A: What I hope readers take away is empathy for people they don’t know, for those who are not like them. It was fear of “the other” that enabled this nation to forcibly remove completely innocent people from their homes and lock them up in American concentration camps solely on the race they shared with a wartime enemy. We flatly call the last section of our Penguin Classics anthology “Repeating History,” because it’s too late to talk about “learning our lessons” not to repeat such actions. If anything, the precedent of interning Issei community leaders and heads of households – immigrants from Japan who were denied the chance to apply for naturalized U.S. citizenship because of racial bans – is now cited by the president-elect as the basis for his program of mass deportation of undocumented immigrants. And we’ve seen this before: the election of 2016 enabled travel bans from majority-Muslim nations, separations of families seeking asylum at the southern border, and kids in cages. This is no longer ancient history; this is the America voters have chosen today. In our anthology, we quote the prescient words of journalist James Omura from 1942, “Has the Gestapo Come to America?”

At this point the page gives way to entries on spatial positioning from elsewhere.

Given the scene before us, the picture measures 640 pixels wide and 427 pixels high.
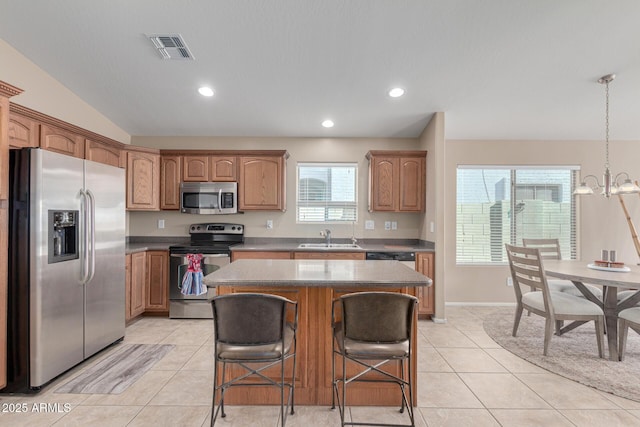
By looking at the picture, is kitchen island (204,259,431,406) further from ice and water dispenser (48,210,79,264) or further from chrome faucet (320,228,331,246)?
chrome faucet (320,228,331,246)

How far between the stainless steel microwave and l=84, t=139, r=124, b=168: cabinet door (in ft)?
2.64

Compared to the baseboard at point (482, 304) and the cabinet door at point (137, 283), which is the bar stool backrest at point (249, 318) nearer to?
the cabinet door at point (137, 283)

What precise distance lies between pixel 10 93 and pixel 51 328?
1.71 metres

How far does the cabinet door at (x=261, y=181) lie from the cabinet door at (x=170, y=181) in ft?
2.81

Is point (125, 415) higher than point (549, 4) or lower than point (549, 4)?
lower

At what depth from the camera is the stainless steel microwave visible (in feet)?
13.9

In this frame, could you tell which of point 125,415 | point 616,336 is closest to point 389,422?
point 125,415

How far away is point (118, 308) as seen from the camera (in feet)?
10.1

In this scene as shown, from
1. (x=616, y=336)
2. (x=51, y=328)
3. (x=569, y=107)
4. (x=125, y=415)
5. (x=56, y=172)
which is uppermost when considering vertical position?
(x=569, y=107)

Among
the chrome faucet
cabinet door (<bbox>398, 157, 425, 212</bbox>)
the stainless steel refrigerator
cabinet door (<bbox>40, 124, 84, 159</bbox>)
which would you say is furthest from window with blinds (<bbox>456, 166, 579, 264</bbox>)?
cabinet door (<bbox>40, 124, 84, 159</bbox>)

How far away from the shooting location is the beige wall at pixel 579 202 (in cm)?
446

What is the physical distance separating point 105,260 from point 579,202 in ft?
19.8

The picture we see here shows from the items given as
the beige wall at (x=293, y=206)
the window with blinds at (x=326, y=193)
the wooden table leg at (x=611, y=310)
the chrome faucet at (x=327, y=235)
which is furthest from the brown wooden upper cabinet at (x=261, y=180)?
the wooden table leg at (x=611, y=310)

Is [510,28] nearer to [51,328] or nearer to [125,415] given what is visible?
[125,415]
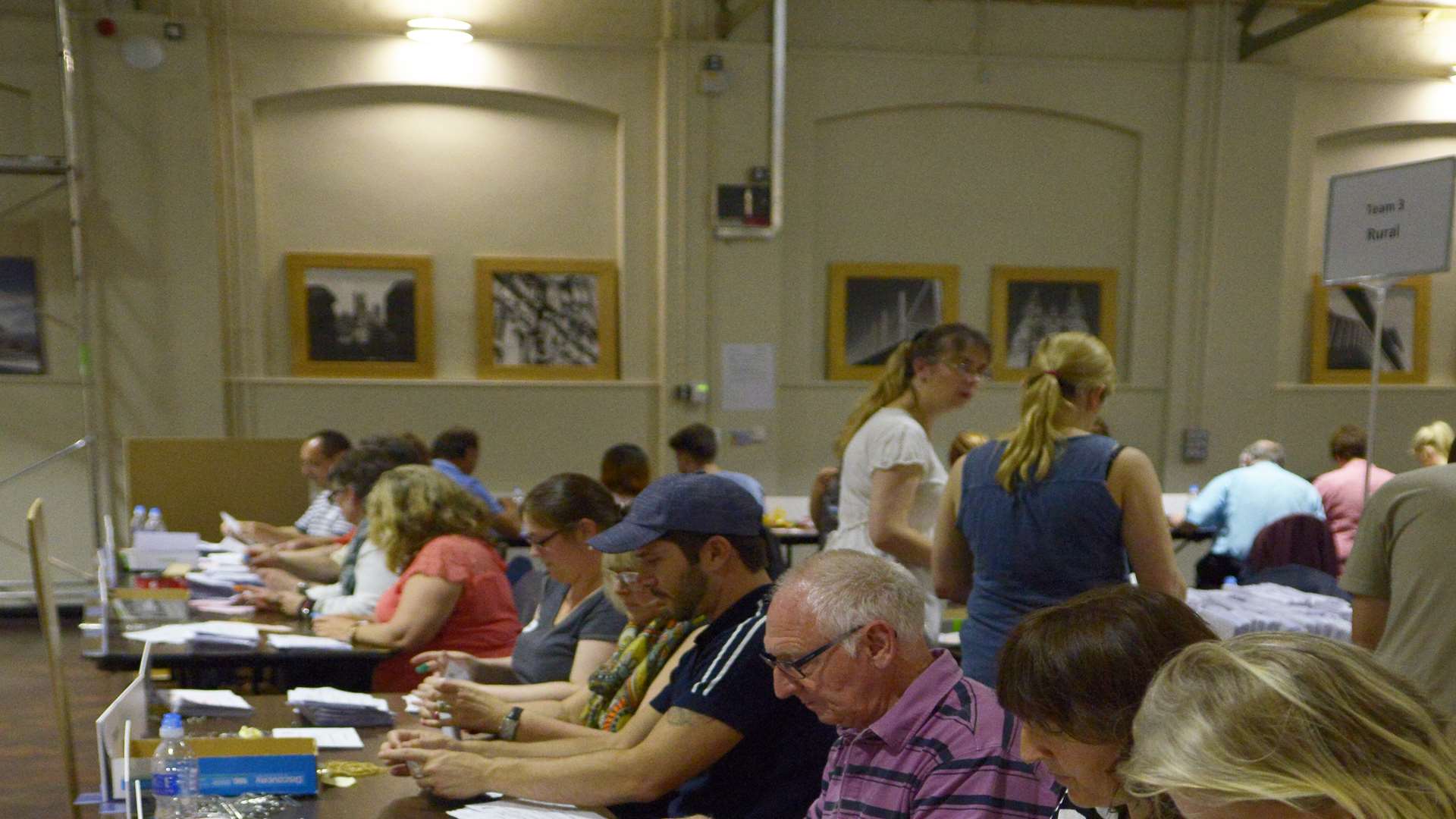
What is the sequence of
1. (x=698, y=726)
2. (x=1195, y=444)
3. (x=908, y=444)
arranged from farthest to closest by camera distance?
(x=1195, y=444)
(x=908, y=444)
(x=698, y=726)

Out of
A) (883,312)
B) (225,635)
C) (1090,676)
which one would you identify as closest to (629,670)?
(1090,676)

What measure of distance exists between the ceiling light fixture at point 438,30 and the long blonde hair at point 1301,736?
269 inches

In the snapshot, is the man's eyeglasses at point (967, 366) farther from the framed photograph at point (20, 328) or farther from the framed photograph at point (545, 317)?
the framed photograph at point (20, 328)

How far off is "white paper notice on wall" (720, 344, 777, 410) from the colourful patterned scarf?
4.92m

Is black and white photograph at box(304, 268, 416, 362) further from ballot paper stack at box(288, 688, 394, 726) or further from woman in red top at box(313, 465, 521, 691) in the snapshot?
ballot paper stack at box(288, 688, 394, 726)

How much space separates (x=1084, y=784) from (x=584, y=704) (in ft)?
5.46

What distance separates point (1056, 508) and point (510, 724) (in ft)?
4.26

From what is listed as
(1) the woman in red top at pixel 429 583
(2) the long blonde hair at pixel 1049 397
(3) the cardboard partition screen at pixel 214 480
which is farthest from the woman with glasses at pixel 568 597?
(3) the cardboard partition screen at pixel 214 480

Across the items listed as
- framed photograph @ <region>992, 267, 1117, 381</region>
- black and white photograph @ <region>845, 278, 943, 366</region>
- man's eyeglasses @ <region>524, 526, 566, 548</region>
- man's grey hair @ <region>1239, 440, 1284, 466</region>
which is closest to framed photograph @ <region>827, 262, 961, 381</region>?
black and white photograph @ <region>845, 278, 943, 366</region>

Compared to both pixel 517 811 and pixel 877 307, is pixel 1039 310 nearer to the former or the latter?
pixel 877 307

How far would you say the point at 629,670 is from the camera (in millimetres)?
2562

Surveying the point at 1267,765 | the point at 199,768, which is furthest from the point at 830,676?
the point at 199,768

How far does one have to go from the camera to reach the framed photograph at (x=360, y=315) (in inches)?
294

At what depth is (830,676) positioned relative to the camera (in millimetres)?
1709
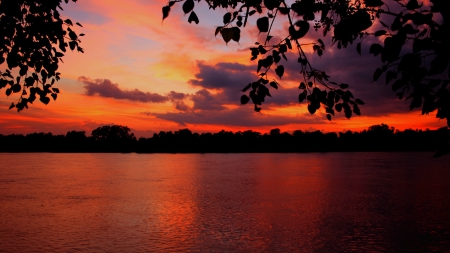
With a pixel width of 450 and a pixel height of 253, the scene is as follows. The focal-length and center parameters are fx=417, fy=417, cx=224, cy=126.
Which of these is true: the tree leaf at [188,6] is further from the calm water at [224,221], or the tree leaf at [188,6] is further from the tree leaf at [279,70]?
the calm water at [224,221]

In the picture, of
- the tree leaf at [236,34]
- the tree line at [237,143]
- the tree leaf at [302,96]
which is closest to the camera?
the tree leaf at [236,34]

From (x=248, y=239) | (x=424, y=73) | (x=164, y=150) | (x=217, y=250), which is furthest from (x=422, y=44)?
(x=164, y=150)

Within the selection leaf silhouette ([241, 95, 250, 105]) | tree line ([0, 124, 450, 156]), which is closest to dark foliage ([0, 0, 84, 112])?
leaf silhouette ([241, 95, 250, 105])

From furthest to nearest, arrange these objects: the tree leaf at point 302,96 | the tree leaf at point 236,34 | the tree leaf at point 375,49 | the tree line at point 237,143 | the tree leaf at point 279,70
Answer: the tree line at point 237,143
the tree leaf at point 302,96
the tree leaf at point 279,70
the tree leaf at point 375,49
the tree leaf at point 236,34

Q: If you are currently writing another book, is it like We Hereby Refuse: Japanese American Resistance to Wartime Incarceration & The Literature of Japanese American Incarceration? Or will it be something like that biography you edited John Okada: The Life and Rediscovered Work of the Author of No-No Boy?
A: I’m continuing to explore the voice of John Okada, whose underlying message of resistance to the tyranny of fear and ignorance suddenly has a new context in addressing the present moment. I’ve been commissioned to adapt his novel for the stage, with interest from a major regional theater. The project has just taken on a new urgency.
Q: What advice would you give to anyone wanting to have a career in writing and editing?
A: Just write. Write what you know. Find the thing that captures your imagination, dig into it, and write about that. Work by day and write at night. Don’t start off trying to earn a living by it until you feel you’ve found your voice and found a way to have it land with an audience.
I think every writer takes a different path. I had a goal but not a plan. After training as an actor and director, I wanted to learn how to write so I got a job in radio news, reasoning that radio depended strictly on the written word. That forced me to write quickly and on deadline, eight hours a day, to learn what an audience needs and how to write for the ear, not for the page. That led to a second career as a communications director in local government, framing the messages and stories I wanted journalists to write. All through those decades I pursued the things important to me at the time — helping found an Asian American theater, winning redress and reparations for the camps, writing and producing a film on resistance to the camps, teaching journalism. I pursued people in my fields of interest and by instinct and luck found myself often to be in the right place at the right time.